Returns a dictionary with all bubbles. Keys in the dictionary are the number of ecotypes traversing the anchor bubble.

get_bubbleList()

Returns a list of all bubbleObjects.

add_bubble(leftAnchor: _segmentObject_, rightAnchor: _segmentObject_, segmentList: _list_, coreNumber: _int_, parent: _bubbleObject/None_)

Creates a new bubble object and adds it to the bubbleList and to the bubbleDict.

has_bubble(segmentList: _list_, leftAnchorNode: _segmentObject_, rightAnchorNode: _segmentObject_)

Tries to find a existing bubble that is either the correct bubble, or the closest existing parentbubble.

build_gfa(header: _str/None_)

Returns all data stored in this class as a full gfa file. If a header is given it is appended to the standard gfa header line.

rebuild_gfa(header: _str/None_)

Returns a gfa file based on the data given in the path. Only nodes that are in the existig paths and links that are described there are written into the file, or created for this purpose. If a header is given it is appended to the standard gfa hearder line.

Class: Segment

  • id: str
  • sequence: str
  • pathDict: {pathID: [pathPosition,...],...}
  • incomingLinks: linkObject
  • outgoingLinks: linkObject
  • leftAnchor: bubbleObject
  • rightAnchor: bubbleObject
  • bubbleList: '[bubbleObject]'

Creating the a segmentObject.

Segment(SegmentLine: _str_)
Methods:
get_id()

Returns the segmentID.

get_sequence()

Returns the segments Sequence.

get_sequence_length()

Returns the the length of the sequence assigned to the segment object.

fill_pathDict(pathID: _str_, position: _int_)

Adds the position this segment has in the path to the pathDict.

get_pathDict()

Returns the pathDict with all pathPositions of this segment.

get_ecotypeList()

Returns a list of all traversed ecotypes.

get_path_positions(pathID: _str_)

Returns all positions this segment has in the path.

remove_from_pathDict(pathID: _str_, pathPosition: _int_)

Removes the entry of pathPosition from the pathDict.

get_predecessors()

Returns a list of all incoming linkObjects.

get_predecessorNode(pathID: _str_, pathPosition: _int_)

Returns the predecessor segmentObject and start position of this segment based on the path and position given to the function.

get_successors()

Returns a list of all outgoing linkObjects.

get_successorNode(pathID: _str_, pathPosition: _int_, reverse: _bool/False_)

Returns the successor segmentObject and start position of this segment based on the path and position given to this function.

add_incomingLink(linkObject: _linkobject_)

Adds a new linkObject to the predecessors.

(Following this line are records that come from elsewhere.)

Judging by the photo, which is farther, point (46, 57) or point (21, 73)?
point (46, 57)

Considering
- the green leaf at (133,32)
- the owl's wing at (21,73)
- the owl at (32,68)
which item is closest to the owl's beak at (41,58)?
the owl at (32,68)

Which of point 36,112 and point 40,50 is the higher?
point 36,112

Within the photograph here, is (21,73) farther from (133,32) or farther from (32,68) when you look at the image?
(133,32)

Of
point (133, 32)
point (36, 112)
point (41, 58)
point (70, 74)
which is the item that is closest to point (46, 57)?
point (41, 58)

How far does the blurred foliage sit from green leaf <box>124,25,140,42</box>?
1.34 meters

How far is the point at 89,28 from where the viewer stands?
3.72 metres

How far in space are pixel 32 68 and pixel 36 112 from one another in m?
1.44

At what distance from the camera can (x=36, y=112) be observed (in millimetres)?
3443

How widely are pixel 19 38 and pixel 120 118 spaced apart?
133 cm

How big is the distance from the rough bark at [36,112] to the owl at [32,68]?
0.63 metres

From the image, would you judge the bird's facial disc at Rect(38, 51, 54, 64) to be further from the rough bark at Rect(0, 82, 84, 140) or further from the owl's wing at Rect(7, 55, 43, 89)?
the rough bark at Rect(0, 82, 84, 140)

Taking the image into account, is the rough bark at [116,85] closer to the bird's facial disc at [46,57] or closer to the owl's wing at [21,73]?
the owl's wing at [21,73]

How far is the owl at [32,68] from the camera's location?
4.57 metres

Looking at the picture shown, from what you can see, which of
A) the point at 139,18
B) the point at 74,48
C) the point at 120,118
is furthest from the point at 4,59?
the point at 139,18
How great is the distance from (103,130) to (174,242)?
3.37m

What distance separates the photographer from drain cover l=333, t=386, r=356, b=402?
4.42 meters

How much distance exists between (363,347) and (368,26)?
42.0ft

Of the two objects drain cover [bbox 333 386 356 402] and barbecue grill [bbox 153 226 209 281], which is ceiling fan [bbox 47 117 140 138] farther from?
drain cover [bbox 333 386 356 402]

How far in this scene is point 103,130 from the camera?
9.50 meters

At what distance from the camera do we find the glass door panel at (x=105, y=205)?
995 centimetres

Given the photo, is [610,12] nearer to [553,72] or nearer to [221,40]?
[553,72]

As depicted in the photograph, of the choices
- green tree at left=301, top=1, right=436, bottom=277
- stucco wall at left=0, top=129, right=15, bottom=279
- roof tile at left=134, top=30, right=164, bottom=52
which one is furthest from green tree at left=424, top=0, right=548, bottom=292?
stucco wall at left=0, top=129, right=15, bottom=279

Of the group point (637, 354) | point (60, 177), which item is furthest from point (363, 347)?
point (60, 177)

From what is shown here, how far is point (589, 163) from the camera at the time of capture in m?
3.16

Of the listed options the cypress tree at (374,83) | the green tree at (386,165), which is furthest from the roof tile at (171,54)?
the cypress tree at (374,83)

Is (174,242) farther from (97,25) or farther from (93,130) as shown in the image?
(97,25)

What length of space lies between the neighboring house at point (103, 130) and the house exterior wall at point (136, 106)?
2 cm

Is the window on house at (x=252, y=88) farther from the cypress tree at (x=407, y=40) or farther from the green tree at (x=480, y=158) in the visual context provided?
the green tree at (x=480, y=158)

add_outgoingLink(linkObject: _linkObject_)

Adds a new linkObject to the successors.

build_links()

Returns the links for this segment in gfa format.

is_repeat()

Returns True if at least on path traverses this segment twice.

has_cycle(pathID: _str_)

Returns True if the specified path traverses the segment at least twice.

has_path(pathID: _str_)

Returns True if the specified path traverses this segment at least once.

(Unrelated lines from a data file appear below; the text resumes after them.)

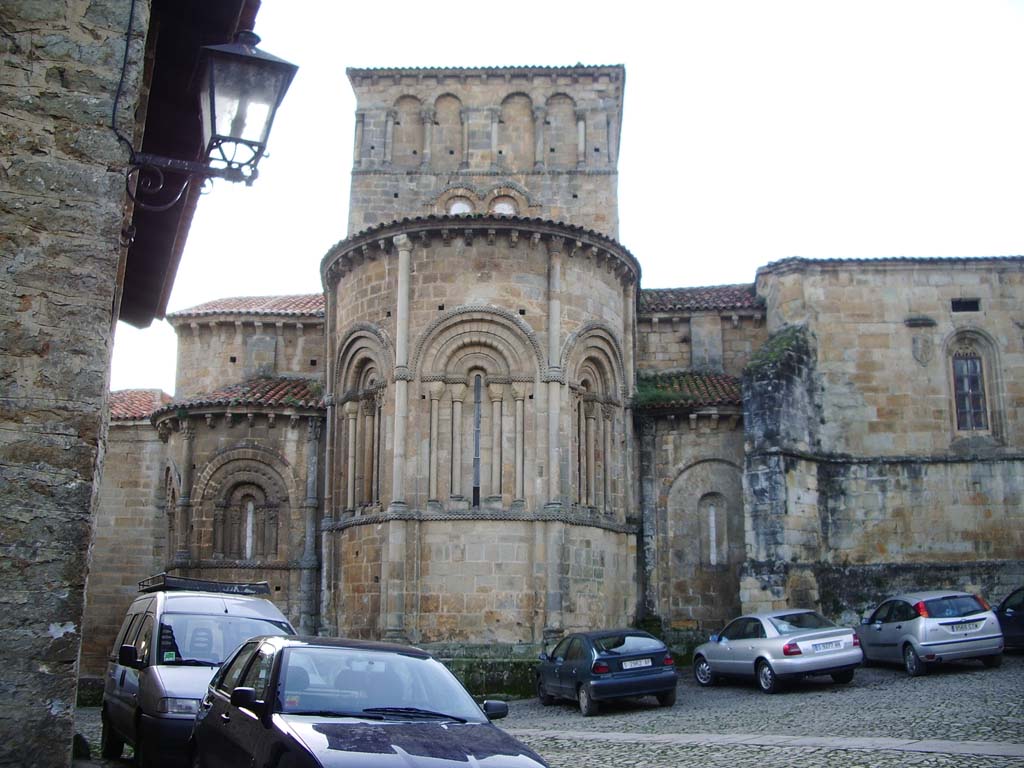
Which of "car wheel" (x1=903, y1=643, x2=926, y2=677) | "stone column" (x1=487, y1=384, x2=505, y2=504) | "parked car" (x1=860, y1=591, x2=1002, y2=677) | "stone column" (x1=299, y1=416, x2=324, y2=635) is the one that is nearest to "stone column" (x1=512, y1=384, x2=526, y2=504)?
"stone column" (x1=487, y1=384, x2=505, y2=504)

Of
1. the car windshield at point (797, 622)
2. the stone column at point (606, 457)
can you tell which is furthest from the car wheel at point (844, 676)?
the stone column at point (606, 457)

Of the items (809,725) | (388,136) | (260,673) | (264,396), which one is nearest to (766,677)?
(809,725)

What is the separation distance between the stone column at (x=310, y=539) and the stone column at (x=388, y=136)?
8.38 m

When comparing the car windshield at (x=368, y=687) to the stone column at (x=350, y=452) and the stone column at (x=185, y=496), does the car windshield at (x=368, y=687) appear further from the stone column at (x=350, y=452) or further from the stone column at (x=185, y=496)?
the stone column at (x=185, y=496)

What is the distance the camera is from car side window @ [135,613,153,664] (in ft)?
36.1

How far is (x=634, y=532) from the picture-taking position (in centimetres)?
2266

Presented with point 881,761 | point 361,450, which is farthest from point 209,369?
point 881,761

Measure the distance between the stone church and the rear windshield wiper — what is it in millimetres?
12561

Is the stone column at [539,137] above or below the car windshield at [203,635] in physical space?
above

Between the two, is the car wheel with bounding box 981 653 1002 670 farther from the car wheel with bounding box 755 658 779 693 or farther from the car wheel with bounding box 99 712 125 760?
the car wheel with bounding box 99 712 125 760

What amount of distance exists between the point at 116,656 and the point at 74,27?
24.9 ft

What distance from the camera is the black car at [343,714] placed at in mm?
6199

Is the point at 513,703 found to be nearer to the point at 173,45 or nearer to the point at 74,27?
the point at 173,45

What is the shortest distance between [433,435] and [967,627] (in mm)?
9903
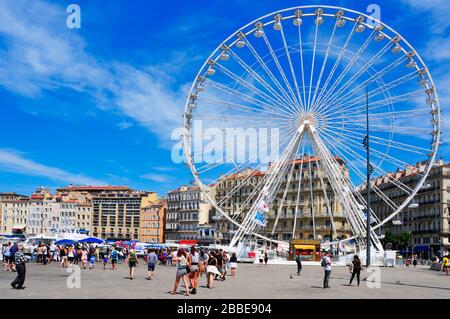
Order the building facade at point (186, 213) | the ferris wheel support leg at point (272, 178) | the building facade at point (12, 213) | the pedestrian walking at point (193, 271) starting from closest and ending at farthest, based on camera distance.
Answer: the pedestrian walking at point (193, 271), the ferris wheel support leg at point (272, 178), the building facade at point (186, 213), the building facade at point (12, 213)

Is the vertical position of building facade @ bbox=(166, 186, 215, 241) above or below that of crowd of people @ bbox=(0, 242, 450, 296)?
above

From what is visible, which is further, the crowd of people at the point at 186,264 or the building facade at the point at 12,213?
the building facade at the point at 12,213

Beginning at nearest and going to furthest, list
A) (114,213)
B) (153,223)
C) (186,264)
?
1. (186,264)
2. (153,223)
3. (114,213)

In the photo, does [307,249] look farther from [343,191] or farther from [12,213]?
[12,213]

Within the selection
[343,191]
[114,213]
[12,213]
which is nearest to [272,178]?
[343,191]

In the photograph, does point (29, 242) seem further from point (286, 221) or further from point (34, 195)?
point (34, 195)

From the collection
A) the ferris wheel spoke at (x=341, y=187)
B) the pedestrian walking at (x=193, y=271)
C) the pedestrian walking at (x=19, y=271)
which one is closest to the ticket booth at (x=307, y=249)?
the ferris wheel spoke at (x=341, y=187)

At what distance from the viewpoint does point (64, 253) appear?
4294cm

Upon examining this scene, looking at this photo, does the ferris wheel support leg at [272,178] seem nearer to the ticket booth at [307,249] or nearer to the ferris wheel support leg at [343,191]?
the ferris wheel support leg at [343,191]

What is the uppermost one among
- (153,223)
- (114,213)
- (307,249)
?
(114,213)

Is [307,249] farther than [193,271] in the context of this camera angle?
Yes

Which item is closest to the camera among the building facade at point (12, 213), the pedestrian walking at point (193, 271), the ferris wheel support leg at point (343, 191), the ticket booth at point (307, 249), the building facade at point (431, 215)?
the pedestrian walking at point (193, 271)

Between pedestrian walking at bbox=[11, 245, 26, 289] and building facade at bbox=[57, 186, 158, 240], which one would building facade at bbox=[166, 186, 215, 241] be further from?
pedestrian walking at bbox=[11, 245, 26, 289]

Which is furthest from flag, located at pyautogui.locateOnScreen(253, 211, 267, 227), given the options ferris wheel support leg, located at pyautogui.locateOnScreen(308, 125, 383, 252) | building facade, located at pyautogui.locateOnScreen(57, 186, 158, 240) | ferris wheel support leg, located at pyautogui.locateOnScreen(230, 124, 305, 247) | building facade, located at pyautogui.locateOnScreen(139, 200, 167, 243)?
building facade, located at pyautogui.locateOnScreen(57, 186, 158, 240)
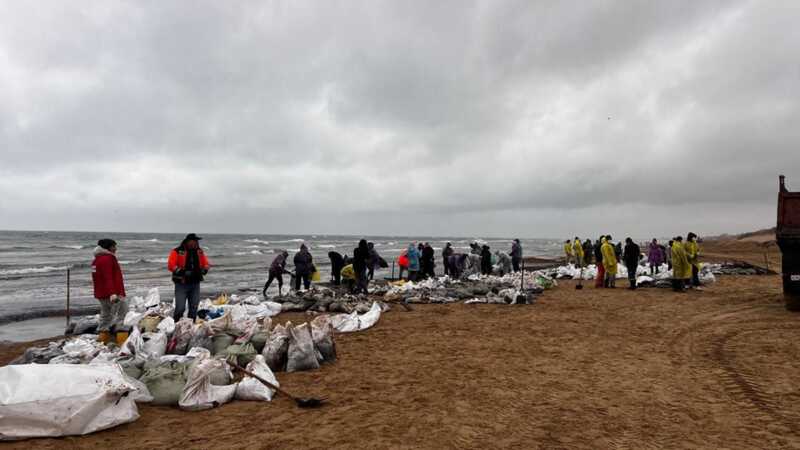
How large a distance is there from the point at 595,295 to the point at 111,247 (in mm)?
12164

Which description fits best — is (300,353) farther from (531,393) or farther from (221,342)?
(531,393)

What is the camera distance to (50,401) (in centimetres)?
373

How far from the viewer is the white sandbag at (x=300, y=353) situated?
5883mm

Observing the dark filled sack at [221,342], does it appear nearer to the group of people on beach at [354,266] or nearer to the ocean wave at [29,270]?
the group of people on beach at [354,266]

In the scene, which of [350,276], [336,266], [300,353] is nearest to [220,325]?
[300,353]

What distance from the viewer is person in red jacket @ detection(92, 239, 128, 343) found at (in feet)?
22.3

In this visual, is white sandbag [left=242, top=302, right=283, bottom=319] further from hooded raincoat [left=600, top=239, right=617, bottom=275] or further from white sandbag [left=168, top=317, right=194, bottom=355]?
hooded raincoat [left=600, top=239, right=617, bottom=275]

has_ecotype(ecotypeBase: _str_)

Returns True if the segment is traversed by any path that has this ecotypeBase. (PathID=EcotypeBase_contigID e.g. TAIR10_Chr1)

get_pathNumber()

Returns the total number of traversals through this segment.

get_ecotypeNumber()

Returns the number of different ecotypes that traverse through this segment.

get_traversalNumber()

Returns the number of times the segment is being traversed.

get_leftAnchor()

Returns a list of all bubbleObjects for which this segment is a left anchor.

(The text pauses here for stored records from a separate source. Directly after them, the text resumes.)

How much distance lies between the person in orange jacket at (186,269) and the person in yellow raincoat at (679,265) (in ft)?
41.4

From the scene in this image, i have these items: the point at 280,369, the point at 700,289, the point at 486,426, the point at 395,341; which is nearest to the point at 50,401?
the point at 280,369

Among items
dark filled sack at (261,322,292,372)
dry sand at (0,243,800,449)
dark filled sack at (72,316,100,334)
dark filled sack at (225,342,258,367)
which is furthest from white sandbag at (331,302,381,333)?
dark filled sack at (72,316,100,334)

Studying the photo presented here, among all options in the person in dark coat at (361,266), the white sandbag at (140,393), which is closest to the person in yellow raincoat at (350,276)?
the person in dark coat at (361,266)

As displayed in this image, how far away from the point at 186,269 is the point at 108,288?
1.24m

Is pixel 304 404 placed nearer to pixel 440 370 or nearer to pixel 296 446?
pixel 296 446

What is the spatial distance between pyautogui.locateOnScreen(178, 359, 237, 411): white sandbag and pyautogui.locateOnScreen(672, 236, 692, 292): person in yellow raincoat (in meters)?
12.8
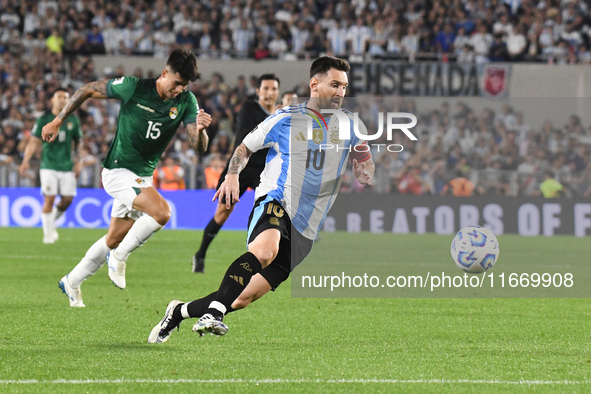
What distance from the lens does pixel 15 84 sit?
22953mm

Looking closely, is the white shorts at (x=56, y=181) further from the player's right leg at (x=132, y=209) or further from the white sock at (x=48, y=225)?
the player's right leg at (x=132, y=209)

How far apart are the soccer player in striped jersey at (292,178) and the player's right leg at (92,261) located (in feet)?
6.41

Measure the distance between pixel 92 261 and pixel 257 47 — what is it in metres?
17.0

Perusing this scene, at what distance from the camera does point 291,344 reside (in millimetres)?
5656

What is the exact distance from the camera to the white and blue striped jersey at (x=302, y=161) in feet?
18.0

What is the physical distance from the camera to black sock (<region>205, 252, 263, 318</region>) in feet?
16.2

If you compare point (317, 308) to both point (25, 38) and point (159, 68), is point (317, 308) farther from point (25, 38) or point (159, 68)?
point (25, 38)

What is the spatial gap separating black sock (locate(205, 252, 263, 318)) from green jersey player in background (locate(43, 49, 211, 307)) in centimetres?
239

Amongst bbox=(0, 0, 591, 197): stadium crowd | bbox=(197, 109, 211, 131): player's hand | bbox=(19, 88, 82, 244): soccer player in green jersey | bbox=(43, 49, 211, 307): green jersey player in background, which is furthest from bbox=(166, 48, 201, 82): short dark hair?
bbox=(0, 0, 591, 197): stadium crowd

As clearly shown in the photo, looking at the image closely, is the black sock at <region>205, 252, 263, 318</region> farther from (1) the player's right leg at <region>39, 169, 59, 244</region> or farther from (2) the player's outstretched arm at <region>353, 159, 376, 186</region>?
(1) the player's right leg at <region>39, 169, 59, 244</region>

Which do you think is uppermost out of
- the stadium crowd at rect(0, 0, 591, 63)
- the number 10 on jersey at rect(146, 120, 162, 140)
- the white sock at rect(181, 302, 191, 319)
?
the stadium crowd at rect(0, 0, 591, 63)

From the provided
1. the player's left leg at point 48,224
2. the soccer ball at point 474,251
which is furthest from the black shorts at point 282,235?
the player's left leg at point 48,224

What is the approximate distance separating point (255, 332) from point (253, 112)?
447 centimetres

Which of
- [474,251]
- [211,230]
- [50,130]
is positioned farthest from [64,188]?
[474,251]
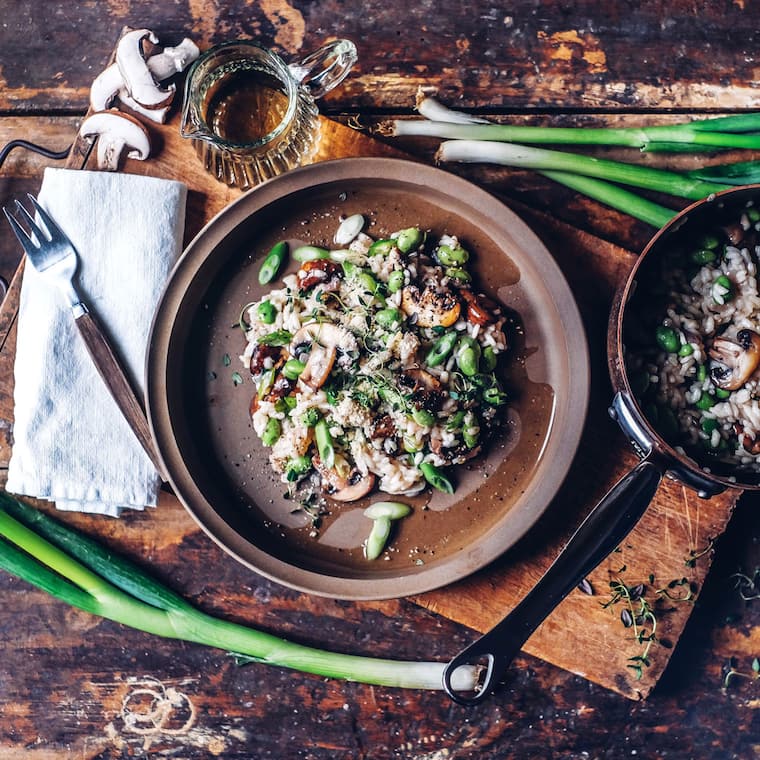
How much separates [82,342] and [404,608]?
1317mm

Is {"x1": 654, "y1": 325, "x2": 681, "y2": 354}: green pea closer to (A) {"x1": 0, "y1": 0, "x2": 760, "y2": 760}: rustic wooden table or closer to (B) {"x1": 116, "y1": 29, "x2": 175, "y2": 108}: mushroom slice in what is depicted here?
(A) {"x1": 0, "y1": 0, "x2": 760, "y2": 760}: rustic wooden table

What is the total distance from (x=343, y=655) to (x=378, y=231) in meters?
1.35

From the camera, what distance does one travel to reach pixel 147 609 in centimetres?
248

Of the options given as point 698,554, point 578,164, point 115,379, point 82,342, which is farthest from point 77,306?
point 698,554

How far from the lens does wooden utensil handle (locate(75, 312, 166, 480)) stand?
7.72ft

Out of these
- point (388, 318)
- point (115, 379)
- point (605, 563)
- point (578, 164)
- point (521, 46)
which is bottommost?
point (605, 563)

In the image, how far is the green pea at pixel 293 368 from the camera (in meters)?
2.18

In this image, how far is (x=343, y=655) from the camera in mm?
2486

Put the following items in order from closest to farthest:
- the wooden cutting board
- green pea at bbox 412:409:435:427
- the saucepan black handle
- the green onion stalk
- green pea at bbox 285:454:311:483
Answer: the saucepan black handle
green pea at bbox 412:409:435:427
green pea at bbox 285:454:311:483
the wooden cutting board
the green onion stalk

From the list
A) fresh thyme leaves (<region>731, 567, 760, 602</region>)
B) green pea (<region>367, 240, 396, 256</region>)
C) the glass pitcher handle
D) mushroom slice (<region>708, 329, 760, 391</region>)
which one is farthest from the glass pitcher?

add_leftAnchor(anchor: _bubbleObject_)

Adds a new bubbleObject for which this segment is a left anchor.

get_rightAnchor()

Returns a list of all bubbleObjects for which this segment is a right anchor.

add_rightAnchor(anchor: _bubbleObject_)

Adds a new bubbleObject for which this segment is a right anchor.

add_bubble(bubble: _bubbleObject_)

Adds a new bubbleObject that this segment is part of to the bubbleList.

get_bubbleList()

Returns list of all bubbleObjects that this segment is part of

Class: Link

  • leftSegment: segmentObject
  • leftSegmentOrientation: str (+/-)
  • rightSegment: segmentObject
  • rightSegmentOrientation: str (+/-)
  • CIGAR: str
  • pathList: list

Creating the a linkObject.

Link(leftSegment: _segmentObject_, leftOrientation: _str_, rightSegment: _segmentObject_, rightOrientation: _str_, CIGAR: _str_)
Methods:

Class: Path

  • pathID: str
  • pathList: list
  • cigarList: list

Creating the a pathObject.

Path(pathID: _str_, pathList: _str_, cigarList: _str_)
Methods:

Class: Bubble

  • bubbleID: str
  • leftAnchor: segmentObject
  • rightAnchor: segmentObject
  • segmentSet: {segmentIDs}
  • coreNumber: int (first core size for which the bubble has been detected)
  • parent: bubbleObject (None if top bubble)
  • subBubbles: [bubbleObjects]

Creating the a bubbleObject.

Bubble(bubbleID: _str_, leftAnchor: _segmentObject/None_, rightAnchor: _segmentObject/None_, segmentList: _list_, coreNumber: _str_, parent: _bubbleObject_)
Methods:
get_bubbleID()

Returns the ID string of the bubble.

get_Anchors()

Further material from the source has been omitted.